Quando decidi estudar Ciências da Religião, muitos pensaram que eu tinha visto “a luz” ou que me queria tornar freira. Mas, na realidade, não existe nada menos espiritual que estudar religião. Estudá-la é reconhecer que é impossível compreender, tanto do ponto de vista das ciências sociais, como das ciências exactas, os séculos que nos antecederam. Até à Idade Moderna toda a produção artística, filosófica e literária ocidental se posicionava dentro do paradigma religioso. E, na Idade Moderna, a fragmentação dos campos de conhecimento e o avanço das ciências naturais faz-se precisamente contra esse mesmo paradigma. A religião era (é?) o Outro contra o qual as áreas científicas e artísticas tinham que se afirmar.
Tudo isto a propósito de Espinoza, um homem notável, descendente de uma família de judeus sefarditas da Vidigueira e que tinha três nome próprios: era Bento em português, Baruch em hebraico, Benedictus em latim. Como gostaria que lhe chamassem no dia a dia?
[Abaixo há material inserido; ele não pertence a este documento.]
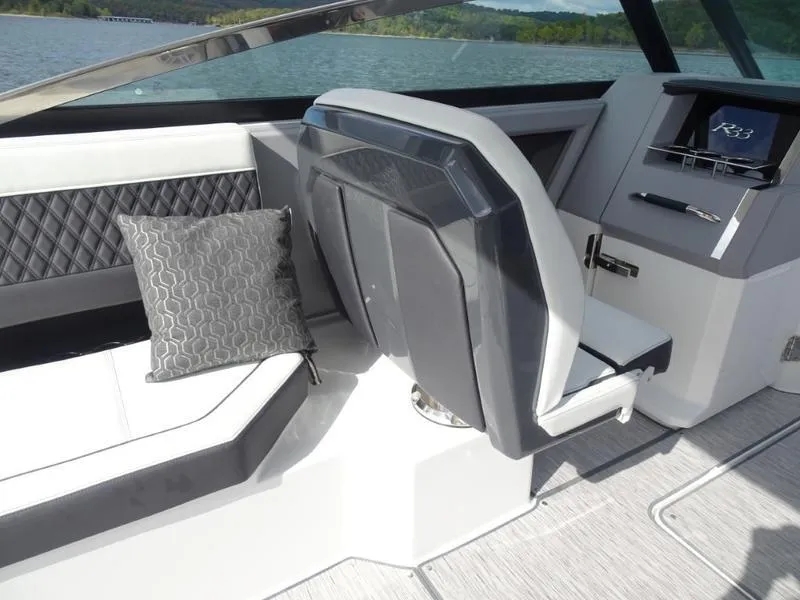 Slide: The Image of Luxurious interior of 2025 Cobalt R33 boat with modern seating and elegant design. - 18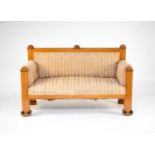 A Biedermeier parcel ebonised maple sofa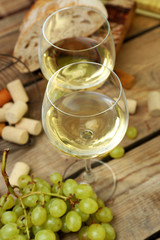 Still life of wine and bread on rustic wooden background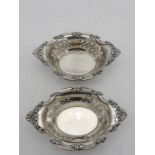 A PAIR OF EDWARDIAN SILVER BON BON DISHES, CIRCA 1901 oval form with scroll foliate edge and pierced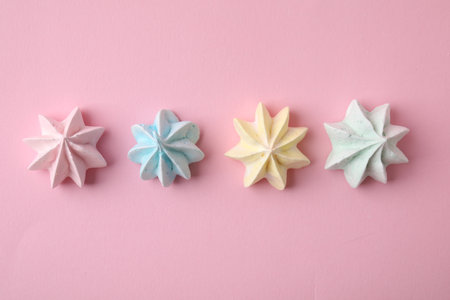 Many tasty meringue cookies on pink background, flat lay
Em baixo, a cópia da capa do seu Tratado Teológico-Politico publicado anonimamente em 1670, onde expõe ideias revolucionárias sobre a religião. Nele rejeita, por exemplo, a hipótese que Moisés tenha sido o autor dos primeiros cinco livros da Bíblia. Defende que estes eram resultado da compilação do trabalho de vários autores, pondo em causa a ideia de “revelação” do texto sagrado. Mas Espinoza vai mais longe criticando todas as formas de religião organizada e defendendo a análise da mesma pela razão e não apenas pela fé. Muito à frente.